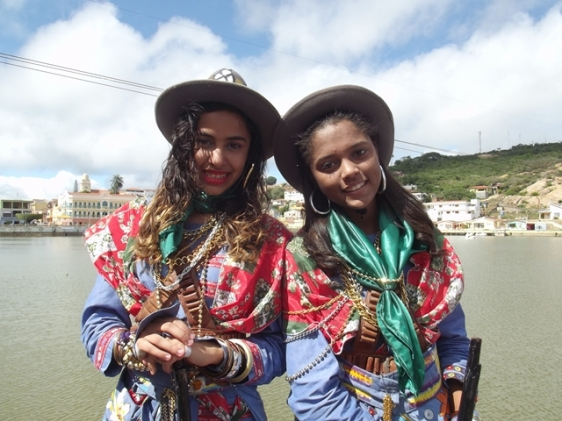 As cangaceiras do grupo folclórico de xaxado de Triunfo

....

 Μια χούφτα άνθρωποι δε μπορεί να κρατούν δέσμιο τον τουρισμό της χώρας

....

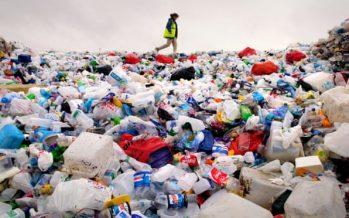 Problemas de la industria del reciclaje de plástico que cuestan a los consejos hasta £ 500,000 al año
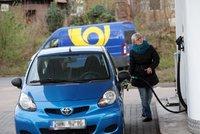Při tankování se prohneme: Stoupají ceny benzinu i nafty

....

## REQUIREMENT
Within the listing above, the lines starting at the one containing "Problemas de la" and ending at the one containing "Při tankování se" are to be returned exactly. Omit the pictures.

## EXPECTED OUTPUT
 Problemas de la industria del reciclaje de plástico que cuestan a los consejos hasta £ 500,000 al año
Při tankování se prohneme: Stoupají ceny benzinu i nafty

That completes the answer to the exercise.